平成30年より保険契約者の変更情報を税務署が把握

○はじめに
 平成27年度税制改正に盛り込まれた保険に関する調書の見直しにより、平成30年1月1日以後に契約者の死亡により契約者を変更した場合や保険会社が保険金を受取人に支払いをした場合、保険会社は契約者変更情報を記載した調書を税務署へ提出することとなっています。

○契約者の死亡により契約者を変更した場合
 保険契約者はいつでも保険契約を解約し、解約返戻金を受け取ることができ、その解約返戻金は死亡した契約者の払込保険料が形成するものであるので、契約者の死亡により契約者を変更した場合、その解約返戻金相当額に対し「生命保険契約に関する権利」として相続税が課税されるものです。従来までは、契約者が死亡し保険契約の契約者が相続人らに変更されても、税務署が把握することが難しい状況でした。
 当改正により、「保険契約者等の異動に関する調書」が新たに創設され、平成30年1月1日以後、契約者の死亡により契約者を変更した場合、保険会社が当調書を提出することとなります。(ただし、解約返戻金相当額が100万円以下の保険契約は除かれます。)

○保険会社が保険金を受取人に支払った場合
 例えば、保険契約者を父から子へと変更し、その後満期を迎え受取人である子が一時金など保険金を受け取った場合、一時所得として申告することになります。
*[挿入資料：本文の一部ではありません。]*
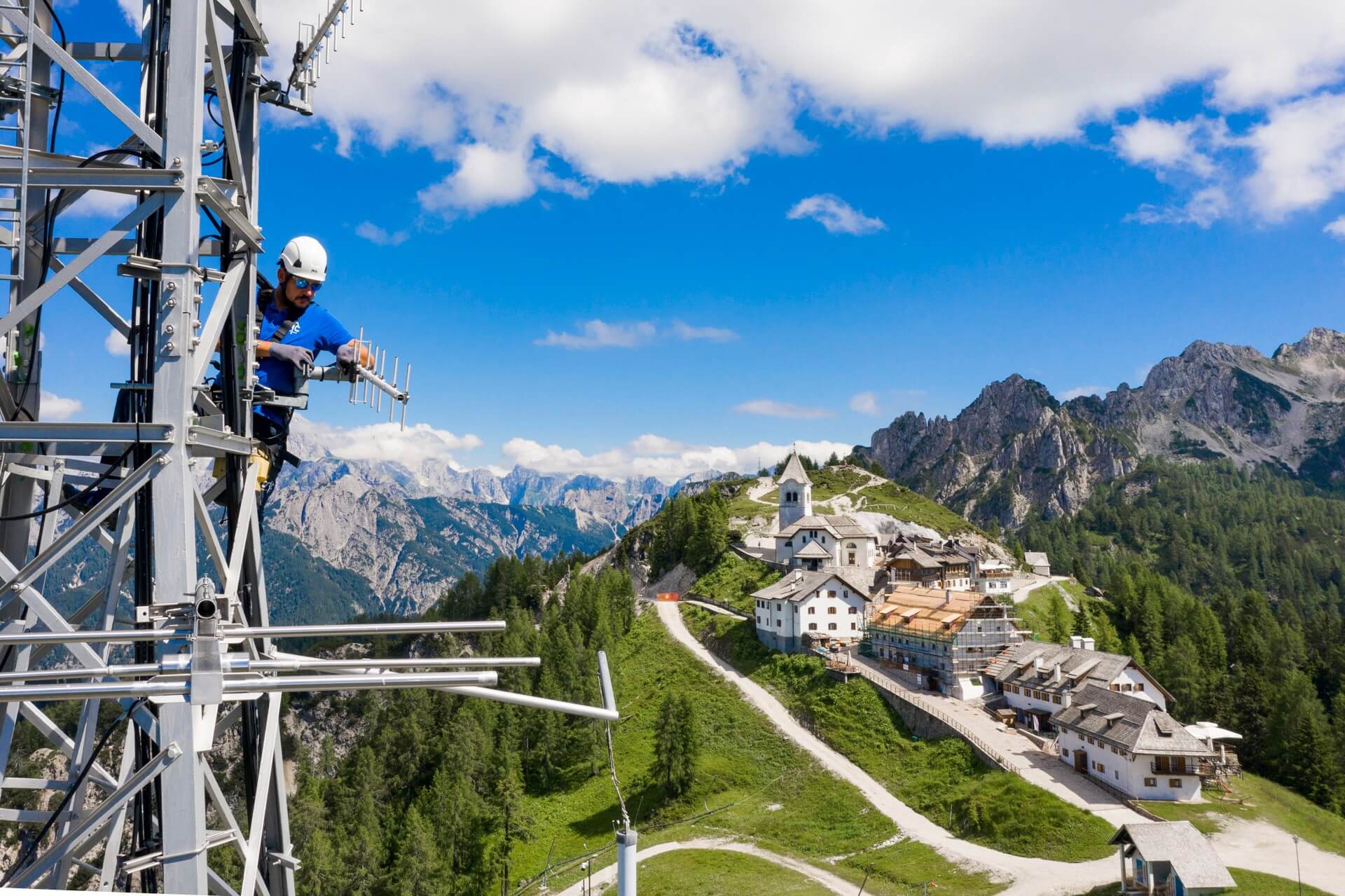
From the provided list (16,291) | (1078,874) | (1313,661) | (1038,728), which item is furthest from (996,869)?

しかし、所得の計算上控除できるのは原則として保険金受取人本人が負担したものに限られるにも関わらず、前契約者である父の負担した保険料も控除しているケースが多くありました。また父の負担した保険料に相当する保険金は贈与税の対象となります。
 当改正により、従来から保険会社が提出していた「生命保険契約等の一時金の支払調書」に、現契約者が払い込んだ保険料、直前の契約者などの情報も新たに記載することとなったことから、税務署は所得税の計算間違いや贈与税の申告漏れなどを把握することが容易となりました。

 保険に関する課税は非常に複雑で、不意に課税されることが往々にしてあります。普段から家族の契約関係を整理しておき、実際に契約変更や満期を迎える前には専門家に診断してもらうことが大事です。